## Written task
Arrange the listing below as a Markdown table with the columns Row and Line, with one row for each line in order and blank lines omitted. Row holds a running number and Line holds that line's text.

Extracts from a box-labeled dataset:
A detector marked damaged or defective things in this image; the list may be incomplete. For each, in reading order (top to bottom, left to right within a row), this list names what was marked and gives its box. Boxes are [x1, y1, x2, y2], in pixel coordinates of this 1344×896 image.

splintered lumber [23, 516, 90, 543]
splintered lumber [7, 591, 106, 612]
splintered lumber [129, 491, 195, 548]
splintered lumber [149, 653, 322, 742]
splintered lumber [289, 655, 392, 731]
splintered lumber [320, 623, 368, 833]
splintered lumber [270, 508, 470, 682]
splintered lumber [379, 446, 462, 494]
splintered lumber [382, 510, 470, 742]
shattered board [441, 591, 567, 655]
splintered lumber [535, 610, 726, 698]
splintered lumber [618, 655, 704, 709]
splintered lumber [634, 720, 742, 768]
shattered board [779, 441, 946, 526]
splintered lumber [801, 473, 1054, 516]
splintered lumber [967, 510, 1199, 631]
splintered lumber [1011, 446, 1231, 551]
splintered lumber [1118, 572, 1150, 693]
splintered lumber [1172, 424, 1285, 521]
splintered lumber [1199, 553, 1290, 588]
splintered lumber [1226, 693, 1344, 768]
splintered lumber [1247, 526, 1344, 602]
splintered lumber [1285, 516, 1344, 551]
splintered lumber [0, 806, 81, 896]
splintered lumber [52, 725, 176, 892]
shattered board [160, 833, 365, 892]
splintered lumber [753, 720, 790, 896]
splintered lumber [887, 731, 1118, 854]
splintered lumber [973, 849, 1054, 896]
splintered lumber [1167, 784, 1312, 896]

## Solved problem
| Row | Line |
|---|---|
| 1 | A detector marked damaged or defective things in this image; the list may be incomplete. For each, in reading order (top to bottom, left to right within a row), this list names what was marked and gives its box. Boxes are [x1, y1, x2, y2], in pixel coordinates of this 1344×896 image. |
| 2 | splintered lumber [23, 516, 90, 543] |
| 3 | splintered lumber [7, 591, 106, 612] |
| 4 | splintered lumber [129, 491, 195, 548] |
| 5 | splintered lumber [149, 653, 322, 742] |
| 6 | splintered lumber [289, 655, 392, 731] |
| 7 | splintered lumber [320, 623, 368, 833] |
| 8 | splintered lumber [270, 508, 470, 682] |
| 9 | splintered lumber [379, 446, 462, 494] |
| 10 | splintered lumber [382, 510, 470, 742] |
| 11 | shattered board [441, 591, 567, 655] |
| 12 | splintered lumber [535, 610, 726, 698] |
| 13 | splintered lumber [618, 655, 704, 709] |
| 14 | splintered lumber [634, 720, 742, 768] |
| 15 | shattered board [779, 441, 946, 526] |
| 16 | splintered lumber [801, 473, 1054, 516] |
| 17 | splintered lumber [967, 510, 1199, 631] |
| 18 | splintered lumber [1011, 446, 1231, 551] |
| 19 | splintered lumber [1118, 572, 1150, 693] |
| 20 | splintered lumber [1172, 424, 1285, 521] |
| 21 | splintered lumber [1199, 553, 1290, 588] |
| 22 | splintered lumber [1226, 693, 1344, 768] |
| 23 | splintered lumber [1247, 526, 1344, 602] |
| 24 | splintered lumber [1285, 516, 1344, 551] |
| 25 | splintered lumber [0, 806, 81, 896] |
| 26 | splintered lumber [52, 725, 176, 892] |
| 27 | shattered board [160, 833, 365, 892] |
| 28 | splintered lumber [753, 720, 790, 896] |
| 29 | splintered lumber [887, 731, 1118, 854] |
| 30 | splintered lumber [973, 849, 1054, 896] |
| 31 | splintered lumber [1167, 784, 1312, 896] |